____ Fragmento de página

En la última fila de la clase, en el pupitre de la ventana, se sienta una alumna inteligente que no sólo procede del campo sino que tiene espíritu rural. Regordeta, un punto colorada, el pelo rubio oscuro y largo, recogido en coleta, parece una de esas campesinas lozanas que el cine sitúa en comarcas centroeuropeas (o que se intuyen en los relatos de John Berger) y, sin duda, con un sombrero de paja o un pañuelo en la cabeza, podría ocupar un lugar pleno junto a esas presencias. Según dicen, ayuda a sus padres en las tareas agrícolas con vigor, sin que la aspereza de la labor la arredre y sin que la severidad de los trabajos disminuya su esfuerzo. «Como si fuera un muchacho», añaden quienes la conocen. En sus ojos esquivos, de brillo huidizo, se advierte un contagio original, la mezquindad huraña del aislamiento o la desconfianza primitiva de la tierra. Como tiene los pies en el suelo, firmemente asentados en el surco, no le gusta la literatura en general ni la contemporánea en particular, que sólo entiende como extravagancia y floritura, exceso verbal y criptografía, devaneo lingüístico ajeno a la realidad y las personas. Sólo alguna vez ha leído libros que no vengan exigidos por los programas académicos, «novelas románticas o de amor», dice con las mejillas en vergüenza. Se niega a admitir paralelismo alguno entre la saturación del amor rosa de sus lecturas y los excesos suprarreales del lenguaje literario generado en las vanguardias, excedentes ambos, a la postre, de dos actitudes equivalentes: la exaltación del sentimiento y la conciencia estética de las palabras. Para ella, la ficción siempre encuentra asideros en nombres y figuras, mientras que las metáforas abruptas sobrepasan la percepción de todo referente. A la pregunta de qué va a estudiar cuando acabe el bachillerato sólo le cabe una respuesta. «Historia», dice, esto es, hechos reales, testimonios, evidencias, signos concretos de la realidad.

15.5.05

Estoy escondido

Cuando el niño que juega en el parque dice «Estoy escondido», quiere que lo encuentren, porque eso forma parte del juego (nada tan aburrido como un escondite perfecto), pero también declara la supremacía de la vista sobre el oído en su relación con la realidad. «Estoy escondido» significa, de hecho, «Estoy aquí».

________
____ Extractos de líneas

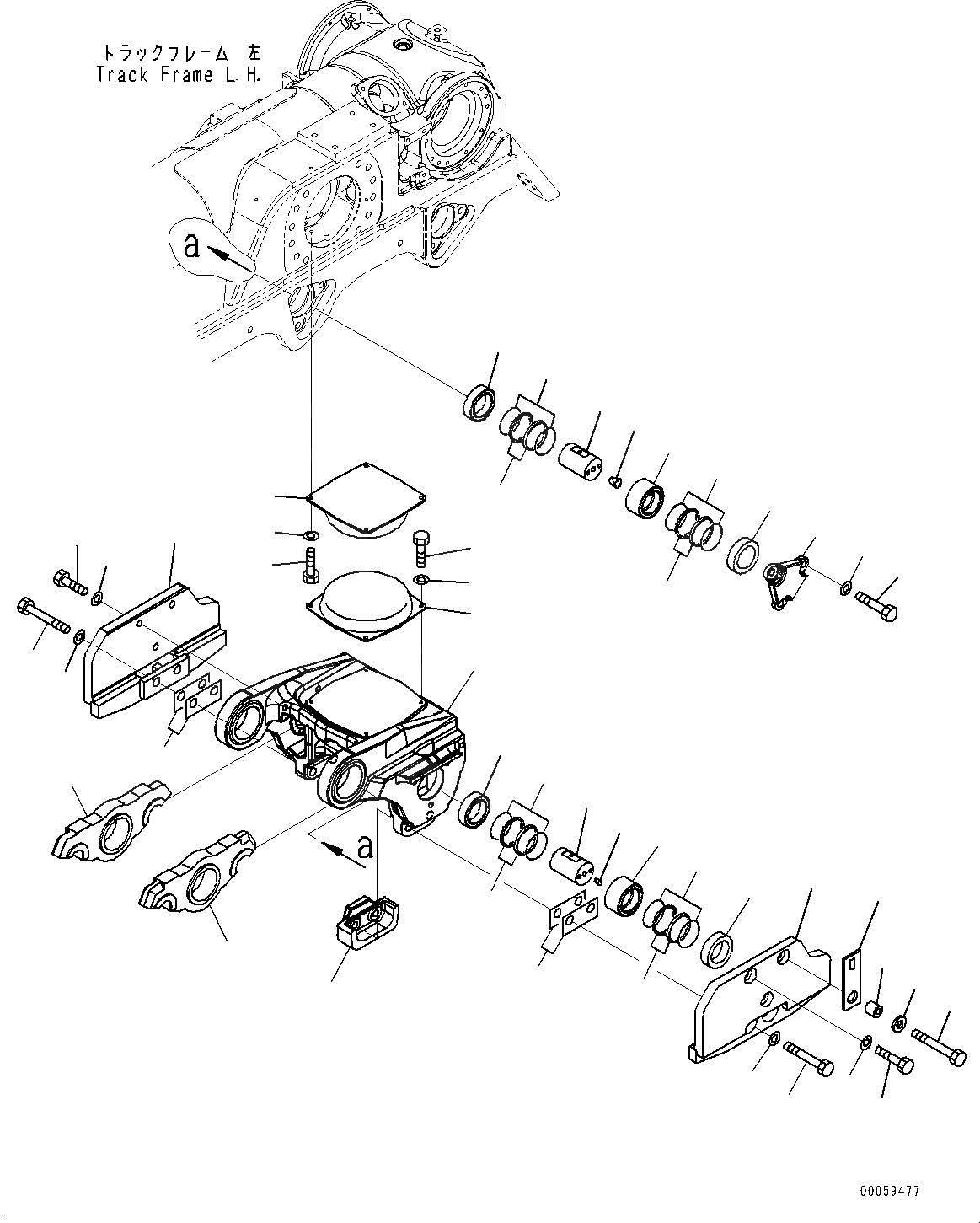 トラックフレーム 左
Track Frame L.H.

a

a

00059477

________

## Enunciado de tarea
Indica si cada afirmación concuerda con el fragmento sobre la alumna de la última fila y justifica el sí o el no citando literalmente las palabras decisivas. 1. La alumna se sienta en la primera fila de la clase. 2. Al terminar el bachillerato piensa estudiar Historia. 3. La alumna acepta que hay un paralelismo entre sus novelas de amor y el lenguaje de las vanguardias.

## Respuesta de tarea
1. No: «En la última fila de la clase, en el pupitre de la ventana, se sienta una alumna inteligente».
2. Sí: «A la pregunta de qué va a estudiar cuando acabe el bachillerato sólo le cabe una respuesta. «Historia», dice».
3. No: «Se niega a admitir paralelismo alguno entre la saturación del amor rosa de sus lecturas y los excesos suprarreales del lenguaje literario generado en las vanguardias».